I am still getting used to the form factor, however one thing that concerned me was the weight. How much heavier would the Lemur 14″ be than my 3-year-old 13″ Macbook Air with the power supply and all dongles? Check this out:

Macbookair

The MacBook Air with all power supplies and various dongles (some may have been missing) came in at 4lbs 3.9oz. Now, the System76 Lemur comes with on-board Ethernet, VGA and HDMI. I then weighed just the Lemur with the power adapter:

Lemur14

How’s that for close? (4lbs 3.8oz) Essentially these are the same weight, taking into account the accuracy of the scale and some of the different dongles you may want or need to carry with you.

I do plan to write more about the experience, as I’ve not fully field tested the laptop. Here are a few things about the Linux experience:

  • I’ve completely migrated to Google Slides. I know, Powerpoint, Keynote, blah, blah. I’ve used them for years. I’ve found it much better to just settle on Google Slides as I always have a backup, I can use it on any Internet connection device, export in different formats, and easily share and allow others to edit my slides.
  • Google Chrome is awesome, I use a few extensions to replace some OS X software, for example: Google Hangouts, Twitter, Signal, Google Keep, and a few others I am forgetting.
  • For email I’ve switched back to Thunderbird, and admittedly, Postbox for OS X is a much better client.
  • I am still searching for a good RSS feed reader, though Inoreader looks promising.
  • Many of my other applications have been replaced with Cloud services (GoToMeeting, ticketing system, CRM, Calendar/Scheduler, Password Manager, etc…)

There are a couple of things that are troublesome, and represent some of the reasons why I’ve been holding back on a Linux laptop:

1) I had a wireless mouse, and it refused to work out-of-the-box. I need to research this more, but this is one thing that always “just worked” on OS X. I’d much rather spend my time on other things, like some of my coding projects.
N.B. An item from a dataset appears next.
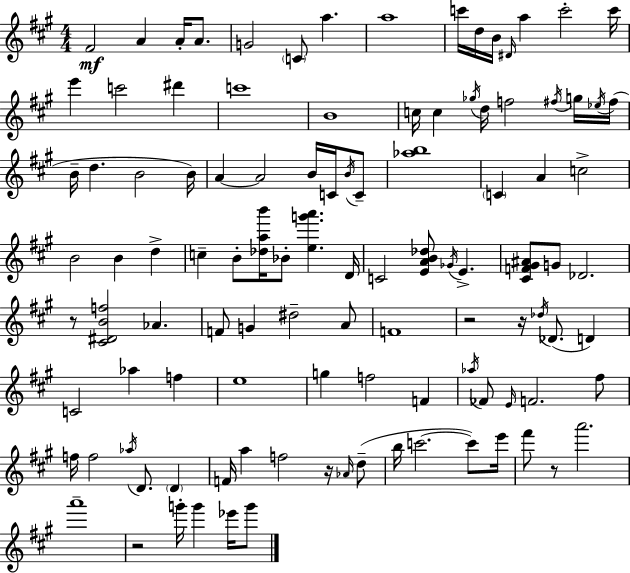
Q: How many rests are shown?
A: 6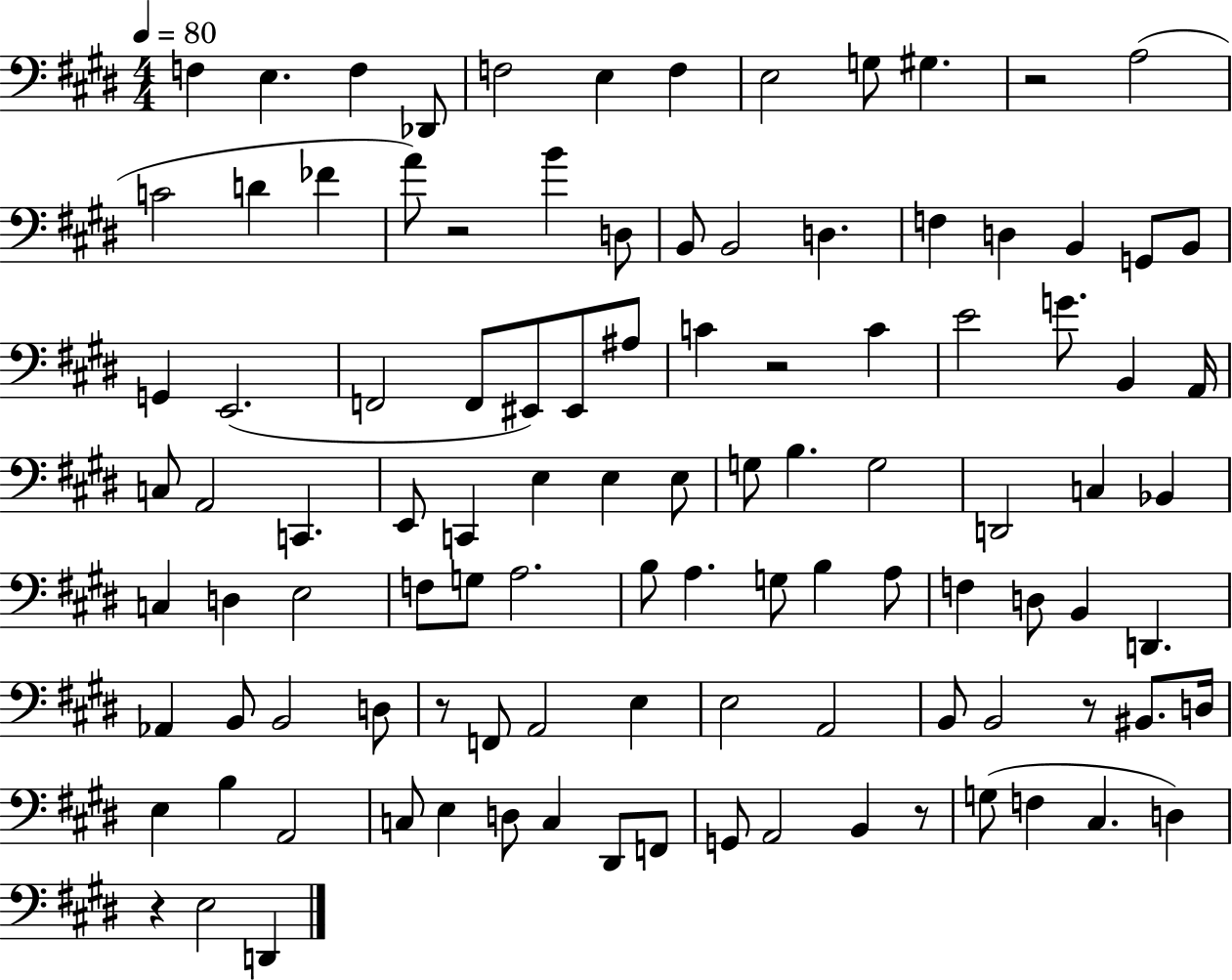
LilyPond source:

2) I tried to setup the laptop to print at home, and failed. This again requires more research and is a bit annoying. Not that I print that often, but sometimes we go to an event that still requires a printed ticket. I’m certain I can get it to work, likely a late evening after the kids are asleep, however this is time I would rather spend building and configuring my MythTV box.

More to follow as I use the laptop more. I will say I am really excited to have an awesome Linux laptop. It provides me with ultimate control and flexibility, a great development platform, and all of the productivity tools I require for my current job as CEO of this crazy podcast company!